The last copyright-related hurdle is infringement. The Dutch Supreme Court has ruled that the test for copyright infringement is whether the overall impressions of the two products are similar.[4] In this test, the copyright-protected elements are decisive; unprotected elements can only be considered if the combination of them in the infringed product is copyright protected. Even though Advocate-General Szpunar advised the CJEU to use a different test (whether creative elements are incorporated in the allegedly infringing product recognisably), the Court still applies the overall impressions test. Nevertheless, the Court concludes that one way or the other, the IRIS Chair is an infringement of Stokke’s copyrights in the Tripp Trapp chair. Because the Tripp Trapp chair is a famous, revolutionary chair that has been awarded multiple prizes and has received much attention from museums, designers and the legal world, the copyright protection of the chair (especially its two creative, original elements) is broad. The IRIS chair contains the two foremost and copyright-protected elements of the Tripp Trapp chair (the L-shape and diagonal uprights), and Cybex did not make design choices to defer from those elements sufficiently. All elements that are different, according to Cybex, do not outweigh the similarities. Cybex’ last-resort argument that it did not derive from the Tripp Trapp design but created it on its own cannot succeed either, given the popularity and well-known status of the Tripp Trapp chair.

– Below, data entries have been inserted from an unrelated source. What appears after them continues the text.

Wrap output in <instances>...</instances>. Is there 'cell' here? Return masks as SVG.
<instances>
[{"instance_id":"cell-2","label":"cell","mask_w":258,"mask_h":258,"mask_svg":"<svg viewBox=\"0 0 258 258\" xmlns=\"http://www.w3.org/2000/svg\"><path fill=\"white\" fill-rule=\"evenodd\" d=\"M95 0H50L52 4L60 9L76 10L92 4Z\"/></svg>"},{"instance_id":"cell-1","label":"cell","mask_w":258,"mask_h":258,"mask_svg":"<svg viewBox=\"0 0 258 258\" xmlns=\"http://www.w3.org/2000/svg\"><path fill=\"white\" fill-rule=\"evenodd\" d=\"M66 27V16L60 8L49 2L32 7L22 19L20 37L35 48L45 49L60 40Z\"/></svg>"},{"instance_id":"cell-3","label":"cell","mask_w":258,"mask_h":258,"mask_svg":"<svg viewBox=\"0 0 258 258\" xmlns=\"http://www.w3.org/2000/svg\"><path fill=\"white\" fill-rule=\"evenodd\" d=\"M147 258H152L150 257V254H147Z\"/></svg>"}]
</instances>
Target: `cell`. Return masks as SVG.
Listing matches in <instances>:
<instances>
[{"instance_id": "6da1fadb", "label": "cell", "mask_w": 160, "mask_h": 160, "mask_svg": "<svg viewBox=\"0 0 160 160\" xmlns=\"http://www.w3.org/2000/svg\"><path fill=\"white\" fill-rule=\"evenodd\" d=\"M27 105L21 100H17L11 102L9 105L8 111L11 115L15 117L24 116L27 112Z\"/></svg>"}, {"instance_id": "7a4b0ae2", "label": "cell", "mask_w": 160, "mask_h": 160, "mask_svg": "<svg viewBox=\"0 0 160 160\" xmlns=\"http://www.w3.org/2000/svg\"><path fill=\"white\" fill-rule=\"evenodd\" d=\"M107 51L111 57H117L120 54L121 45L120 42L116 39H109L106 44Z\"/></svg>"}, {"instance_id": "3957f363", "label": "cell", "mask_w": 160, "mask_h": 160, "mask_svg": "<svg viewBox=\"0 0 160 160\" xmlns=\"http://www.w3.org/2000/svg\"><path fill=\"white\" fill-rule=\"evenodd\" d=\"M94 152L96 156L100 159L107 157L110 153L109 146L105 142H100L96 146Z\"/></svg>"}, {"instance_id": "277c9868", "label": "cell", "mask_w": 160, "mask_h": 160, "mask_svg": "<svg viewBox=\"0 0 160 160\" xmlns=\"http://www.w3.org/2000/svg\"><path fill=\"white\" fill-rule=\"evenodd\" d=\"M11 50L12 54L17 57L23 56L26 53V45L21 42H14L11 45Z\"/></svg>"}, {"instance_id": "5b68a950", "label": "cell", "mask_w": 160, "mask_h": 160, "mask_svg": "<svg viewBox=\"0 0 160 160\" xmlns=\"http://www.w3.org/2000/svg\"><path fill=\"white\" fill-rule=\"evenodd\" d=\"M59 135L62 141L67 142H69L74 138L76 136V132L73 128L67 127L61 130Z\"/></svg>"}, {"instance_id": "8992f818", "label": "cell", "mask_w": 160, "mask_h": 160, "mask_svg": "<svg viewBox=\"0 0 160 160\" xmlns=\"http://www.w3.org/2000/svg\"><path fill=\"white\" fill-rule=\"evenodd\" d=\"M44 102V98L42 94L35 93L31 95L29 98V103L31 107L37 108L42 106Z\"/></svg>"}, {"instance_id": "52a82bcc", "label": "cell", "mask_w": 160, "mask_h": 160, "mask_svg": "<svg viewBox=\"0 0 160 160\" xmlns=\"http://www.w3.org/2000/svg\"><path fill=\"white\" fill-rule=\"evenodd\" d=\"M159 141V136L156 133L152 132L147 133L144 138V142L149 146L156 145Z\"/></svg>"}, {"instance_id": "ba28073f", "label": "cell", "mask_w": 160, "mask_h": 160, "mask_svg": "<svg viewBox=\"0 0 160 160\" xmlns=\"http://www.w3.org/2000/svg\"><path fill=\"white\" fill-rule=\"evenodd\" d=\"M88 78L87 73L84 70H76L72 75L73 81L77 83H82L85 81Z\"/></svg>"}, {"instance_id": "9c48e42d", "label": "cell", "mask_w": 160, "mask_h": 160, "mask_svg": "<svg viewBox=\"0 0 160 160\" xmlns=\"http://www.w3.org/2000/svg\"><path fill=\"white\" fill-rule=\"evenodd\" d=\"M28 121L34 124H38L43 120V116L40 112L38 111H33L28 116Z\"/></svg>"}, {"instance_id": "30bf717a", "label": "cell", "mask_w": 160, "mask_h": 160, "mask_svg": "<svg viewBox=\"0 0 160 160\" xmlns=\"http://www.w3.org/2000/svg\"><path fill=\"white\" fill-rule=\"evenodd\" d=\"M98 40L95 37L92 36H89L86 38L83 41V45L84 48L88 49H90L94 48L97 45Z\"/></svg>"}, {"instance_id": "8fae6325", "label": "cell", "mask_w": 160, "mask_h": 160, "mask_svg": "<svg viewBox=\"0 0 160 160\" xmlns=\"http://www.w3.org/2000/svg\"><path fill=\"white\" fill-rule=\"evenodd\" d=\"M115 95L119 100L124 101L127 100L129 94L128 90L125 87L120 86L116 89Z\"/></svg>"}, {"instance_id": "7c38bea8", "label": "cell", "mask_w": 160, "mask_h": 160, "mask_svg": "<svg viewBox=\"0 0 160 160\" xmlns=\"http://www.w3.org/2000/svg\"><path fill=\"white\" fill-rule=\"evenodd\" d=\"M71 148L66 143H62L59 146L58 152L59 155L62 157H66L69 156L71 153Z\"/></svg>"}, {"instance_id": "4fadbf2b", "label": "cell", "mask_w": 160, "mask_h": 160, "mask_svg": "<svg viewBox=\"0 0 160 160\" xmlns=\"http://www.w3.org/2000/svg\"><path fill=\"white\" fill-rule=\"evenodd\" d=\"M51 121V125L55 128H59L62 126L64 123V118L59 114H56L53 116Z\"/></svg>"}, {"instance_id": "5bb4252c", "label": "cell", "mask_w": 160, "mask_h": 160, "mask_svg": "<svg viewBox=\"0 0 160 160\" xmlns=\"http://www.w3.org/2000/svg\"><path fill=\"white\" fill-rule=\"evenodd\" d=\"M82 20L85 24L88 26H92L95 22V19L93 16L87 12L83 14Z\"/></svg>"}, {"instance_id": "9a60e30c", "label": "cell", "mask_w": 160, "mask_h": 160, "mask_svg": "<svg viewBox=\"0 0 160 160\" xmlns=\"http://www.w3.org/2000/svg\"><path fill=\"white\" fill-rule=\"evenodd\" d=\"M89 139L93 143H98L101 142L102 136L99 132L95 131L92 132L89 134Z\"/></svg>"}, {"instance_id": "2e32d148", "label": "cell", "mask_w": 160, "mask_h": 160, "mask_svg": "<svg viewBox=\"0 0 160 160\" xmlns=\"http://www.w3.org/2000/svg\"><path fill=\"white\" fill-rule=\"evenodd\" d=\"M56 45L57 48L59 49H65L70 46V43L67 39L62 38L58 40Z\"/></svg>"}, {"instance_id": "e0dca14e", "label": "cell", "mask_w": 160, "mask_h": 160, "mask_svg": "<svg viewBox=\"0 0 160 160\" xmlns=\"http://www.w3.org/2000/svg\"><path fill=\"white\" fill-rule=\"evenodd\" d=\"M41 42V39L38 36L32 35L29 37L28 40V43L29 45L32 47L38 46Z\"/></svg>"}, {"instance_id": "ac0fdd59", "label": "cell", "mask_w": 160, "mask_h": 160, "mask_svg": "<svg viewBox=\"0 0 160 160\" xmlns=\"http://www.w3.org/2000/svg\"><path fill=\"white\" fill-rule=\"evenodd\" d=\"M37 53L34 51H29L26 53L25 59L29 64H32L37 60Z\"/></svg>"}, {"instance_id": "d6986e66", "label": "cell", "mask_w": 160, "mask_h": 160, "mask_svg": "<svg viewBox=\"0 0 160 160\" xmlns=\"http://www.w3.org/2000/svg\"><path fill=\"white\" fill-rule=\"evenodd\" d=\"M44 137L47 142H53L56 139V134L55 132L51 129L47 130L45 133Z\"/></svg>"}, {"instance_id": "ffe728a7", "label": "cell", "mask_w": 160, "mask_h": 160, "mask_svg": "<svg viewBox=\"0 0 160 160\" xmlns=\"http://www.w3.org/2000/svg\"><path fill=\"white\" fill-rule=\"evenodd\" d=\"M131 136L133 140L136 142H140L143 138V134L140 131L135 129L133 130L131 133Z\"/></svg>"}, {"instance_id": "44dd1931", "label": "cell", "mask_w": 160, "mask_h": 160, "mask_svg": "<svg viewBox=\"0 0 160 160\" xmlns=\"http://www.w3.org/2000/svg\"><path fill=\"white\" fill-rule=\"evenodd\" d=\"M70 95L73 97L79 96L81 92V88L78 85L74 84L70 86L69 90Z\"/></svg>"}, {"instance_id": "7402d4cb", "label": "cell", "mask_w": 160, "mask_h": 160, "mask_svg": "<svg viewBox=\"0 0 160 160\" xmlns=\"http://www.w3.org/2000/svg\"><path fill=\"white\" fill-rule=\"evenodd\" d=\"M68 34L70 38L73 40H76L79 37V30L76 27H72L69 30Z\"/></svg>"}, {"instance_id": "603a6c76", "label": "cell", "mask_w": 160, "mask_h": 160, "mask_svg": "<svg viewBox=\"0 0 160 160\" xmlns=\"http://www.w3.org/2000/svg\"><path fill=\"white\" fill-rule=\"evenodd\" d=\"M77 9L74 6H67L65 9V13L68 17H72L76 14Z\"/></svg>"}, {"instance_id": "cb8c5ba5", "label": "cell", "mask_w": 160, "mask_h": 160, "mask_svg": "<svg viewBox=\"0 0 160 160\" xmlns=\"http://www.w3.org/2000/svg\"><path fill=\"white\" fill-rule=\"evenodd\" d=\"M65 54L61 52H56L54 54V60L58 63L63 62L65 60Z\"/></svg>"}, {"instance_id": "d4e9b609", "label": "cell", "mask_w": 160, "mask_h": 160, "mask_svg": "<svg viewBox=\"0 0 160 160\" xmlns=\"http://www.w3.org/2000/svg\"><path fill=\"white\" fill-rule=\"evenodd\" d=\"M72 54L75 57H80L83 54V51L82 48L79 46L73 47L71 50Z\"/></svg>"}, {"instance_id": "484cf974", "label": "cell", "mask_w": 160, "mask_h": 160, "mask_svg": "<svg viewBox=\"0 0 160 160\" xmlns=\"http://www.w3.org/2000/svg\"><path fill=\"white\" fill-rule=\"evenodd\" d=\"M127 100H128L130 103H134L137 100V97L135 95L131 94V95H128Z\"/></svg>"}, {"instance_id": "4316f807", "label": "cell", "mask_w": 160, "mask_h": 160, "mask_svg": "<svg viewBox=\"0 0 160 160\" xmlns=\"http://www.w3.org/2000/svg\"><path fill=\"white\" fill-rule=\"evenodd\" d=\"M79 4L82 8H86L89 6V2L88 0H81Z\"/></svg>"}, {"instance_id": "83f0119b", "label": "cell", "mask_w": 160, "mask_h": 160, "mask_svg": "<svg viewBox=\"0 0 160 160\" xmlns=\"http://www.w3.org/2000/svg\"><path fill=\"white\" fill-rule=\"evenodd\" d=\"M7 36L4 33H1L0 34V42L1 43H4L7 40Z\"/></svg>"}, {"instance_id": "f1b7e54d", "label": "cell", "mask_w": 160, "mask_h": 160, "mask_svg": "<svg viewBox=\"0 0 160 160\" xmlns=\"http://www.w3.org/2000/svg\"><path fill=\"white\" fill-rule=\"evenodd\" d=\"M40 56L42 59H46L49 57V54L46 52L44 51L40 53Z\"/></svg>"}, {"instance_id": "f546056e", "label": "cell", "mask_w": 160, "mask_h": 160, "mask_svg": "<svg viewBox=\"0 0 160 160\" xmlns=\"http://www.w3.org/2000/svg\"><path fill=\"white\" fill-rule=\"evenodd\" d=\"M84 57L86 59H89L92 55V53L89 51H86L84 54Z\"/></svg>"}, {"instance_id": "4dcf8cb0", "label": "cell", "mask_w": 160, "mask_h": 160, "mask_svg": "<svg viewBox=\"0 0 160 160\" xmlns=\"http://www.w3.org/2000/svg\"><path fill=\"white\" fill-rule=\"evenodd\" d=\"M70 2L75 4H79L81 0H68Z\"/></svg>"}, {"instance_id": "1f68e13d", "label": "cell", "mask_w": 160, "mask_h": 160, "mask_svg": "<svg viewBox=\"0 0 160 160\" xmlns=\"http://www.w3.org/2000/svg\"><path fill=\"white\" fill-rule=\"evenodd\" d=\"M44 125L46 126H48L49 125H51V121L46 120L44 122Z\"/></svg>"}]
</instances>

The Court renders a mild ruling for Babypark and Baby-Dump by confirming infringement in the Netherlands but dismissing all ancillary claims and ordering the parties to each bear their own legal costs and expenses. Cybex is also held to infringe Stokke’s copyrights and is imposed with an injunction that covers 19 out of 27 EU countries. The Court refers to the harmonisation of copyright in the EU.[5] Cybex is not active in the other eight states. This case again makes clear that obtaining a pan-EU injunction based on copyrights is possible in the Netherlands against non-Dutch companies as well, using a Dutch anchor defendant. The injunction does not cover the holding in stock of the IRIS Chairs to create a standstill at this moment. Stokke’s request for a copy of all protective letters that Cybex submitted in EU countries is dismissed, as the Court considers not to have jurisdiction to rule on this request. Contrary to the other defendants, Cybex is held to bear Stokke’s legal costs and expenses. That will not sit well with them.
[1] Regulation (EU) No 1215/2012 of the European Parliament and of the Council of 12 December 2012 on jurisdiction and the recognition and enforcement of judgments in civil and commercial matters (recast).
[2] Conclusion by Advocate-General Szpunar 8 May 2025, ECLI:EU:C:2025:330.
[3] CJEU 24 October 2024, ECLI:EU:C:2024:914, paras. 44-51.
[4] Dutch Supreme Court 12 April 2013, ECLI:NL:HR:2013:BY1533 (Hauck v. Stokke).
[5] The Court refers to CJEU 24 October 2024, ECLI:EU:C:2024:914 (Kwantum v. Vitra) in this regard.